Extract to read:
*-*-*

- Episode no.: Season 11 Episode 9
- Directed by: Robert Singer
- Written by: Eugenie Ross-Leming; Brad Buckner;
- Cinematography by: Serge Ladouceur
- Editing by: James Pickel
- Production code: 4X6259
- Original air date: December 9, 2015
- Running time: 42 minutes

Guest appearances
- Ruth Connell as Rowena; Emily Swallow as The Darkness; Mark Pellegrino as Lucifer;

Episode chronology
| ← Previous "Just My Imagination" | Next → "The Devil in the Details" |
- Supernatural season 11

= O Brother Where Art Thou? (Supernatural) =

"O Brother Where Art Thou?" is the 9th episode and midseason finale of the paranormal drama television series Supernaturals season 11, and the 227th overall. The episode was written by Eugenie Ross-Leming & Brad Buckner and directed by Robert Singer. It was first broadcast on December 9, 2015, on The CW. In the episode, Sam decides to go with Crowley to Hell to face Lucifer in the Cage for answers about the Darkness while Dean meets with Amara, who is unleashing her power upon the world.

The episode received positive reviews with critics praising the shocking ending but some noted God's absence.

==Plot==
Amara (Emily Swallow) kills a group of preachers in a park in an attempt to lure God. Sam (Jared Padalecki) is still trying to convince Dean (Jensen Ackles) to return to the Cage, stating that he can know how to kill the Darkness.

They contact Crowley (Mark A. Sheppard) who may know how to enter. He decides to use a spell from the Book of the Damned as a way to neutralize Lucifer from leaving the Cage. He captures Rowena (Ruth Connell) so she can translate it with their supervision. Dean investigates the killings and deduces Amara is responsible. While walking through a park, Dean encounters Amara. She transports them to an isolated land where they talk and she states that she killed the preachers so God could face her.

Sam, Crowley and Rowena go through Hell, reaching the Cage point. Rowena prepares a ritual and the Cage emerges from the dark, revealing Lucifer (Mark Pellegrino) inside. He seems to be an expert about the Darkness and knows how to stop it, but only if Sam accepts to be his vessel again. Meanwhile, Dean attempts to kill Amara with the angel blade onto her but it shatters. Amara says he can't resist and they kiss. Soon, low-level angels arrive to escort Amara to Heaven for trial, otherwise, the angels in Heaven will unleash a powerful thunder. She kills all of them and transports Dean back to the park as the angels release the thunder onto her.

*-*-*

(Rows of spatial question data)

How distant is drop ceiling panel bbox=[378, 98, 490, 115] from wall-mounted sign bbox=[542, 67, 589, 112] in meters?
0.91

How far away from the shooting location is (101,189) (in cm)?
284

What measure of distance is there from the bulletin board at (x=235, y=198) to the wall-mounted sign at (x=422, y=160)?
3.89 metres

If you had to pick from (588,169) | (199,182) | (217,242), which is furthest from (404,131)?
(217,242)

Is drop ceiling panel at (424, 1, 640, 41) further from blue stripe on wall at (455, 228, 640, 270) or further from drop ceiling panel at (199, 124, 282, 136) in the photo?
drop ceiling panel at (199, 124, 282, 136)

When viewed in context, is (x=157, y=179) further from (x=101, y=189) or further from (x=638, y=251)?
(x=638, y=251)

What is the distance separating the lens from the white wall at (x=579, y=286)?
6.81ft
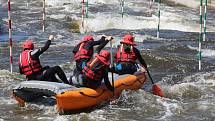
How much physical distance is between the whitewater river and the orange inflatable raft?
0.17 metres

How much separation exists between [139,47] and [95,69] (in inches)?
302

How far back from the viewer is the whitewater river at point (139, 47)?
887cm

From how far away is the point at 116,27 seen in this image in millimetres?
22578

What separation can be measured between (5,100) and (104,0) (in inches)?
915

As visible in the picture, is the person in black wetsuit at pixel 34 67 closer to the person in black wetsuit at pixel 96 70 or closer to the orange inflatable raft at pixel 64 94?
the orange inflatable raft at pixel 64 94

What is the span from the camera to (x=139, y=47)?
1647 centimetres

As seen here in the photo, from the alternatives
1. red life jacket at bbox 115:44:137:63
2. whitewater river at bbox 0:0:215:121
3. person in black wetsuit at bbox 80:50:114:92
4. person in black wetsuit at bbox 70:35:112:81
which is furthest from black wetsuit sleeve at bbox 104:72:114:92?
red life jacket at bbox 115:44:137:63

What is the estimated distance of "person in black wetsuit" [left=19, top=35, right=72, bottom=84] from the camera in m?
8.81

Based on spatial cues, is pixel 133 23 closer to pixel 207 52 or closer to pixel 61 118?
pixel 207 52

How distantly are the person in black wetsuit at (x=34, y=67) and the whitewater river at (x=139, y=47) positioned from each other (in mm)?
536

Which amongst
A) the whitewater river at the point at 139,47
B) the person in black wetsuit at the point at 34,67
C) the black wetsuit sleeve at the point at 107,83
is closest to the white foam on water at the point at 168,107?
the whitewater river at the point at 139,47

*-*-*

Pick up the Supernatural episode article right after its last sentence and keep writing it.

Answer to the exercise:
In Hell, the Cage begins to lose the effect of the spell and Sam is immediately transported to the Cage. While Crowley stares in shock and confusion, Rowena tells them they need to leave. Lucifer reveals to Sam that he was in fact the one who gave him the visions and all the messages, not God. It was just a way to bring him to the Cage as the only way out is being his vessel.

==Reception==
===Viewers===
The episode was watched by 1.90 million viewers with a 0.7/2 share among adults aged 18 to 49. This was a 5% decrease in viewership from the previous episode, which was watched by 2.00 million viewers from a 0.9/3 share in the 18-49 demographics. 0.7 percent of all households with televisions watched the episode, while 2 percent of all households watching television at that time watched it. Supernatural ranked as the second most watched program on The CW in the day, behind Arrow.

===Critical reviews===

"O Brother Where Art Thou?" received positive reviews from critics. Amy Ratcliffe of IGN gave the episode a "great" 8.6 out of 10 and wrote in her verdict, "Supernaturals midseason finale left us with not one big bad, but two. The twist of having Sam's last ditch effort be a trick was brutal yet so smart. But have the writers painted themselves into a corner? It's going to take a lot for Sam to extricate himself and for the Winchesters to hold back the Darkness."

Hunter Bishop of TV Overmind wrote, "We've been told that we were being given one story, but the subtext says different. All of the problems that the Winchesters have faced, they have buried, but never destroyed. They've been running for so long, and in the same direction, that they've forgotten what it means to actually score a victory. It's been one setback after another; one close shave after another; one last-second reprieve after another."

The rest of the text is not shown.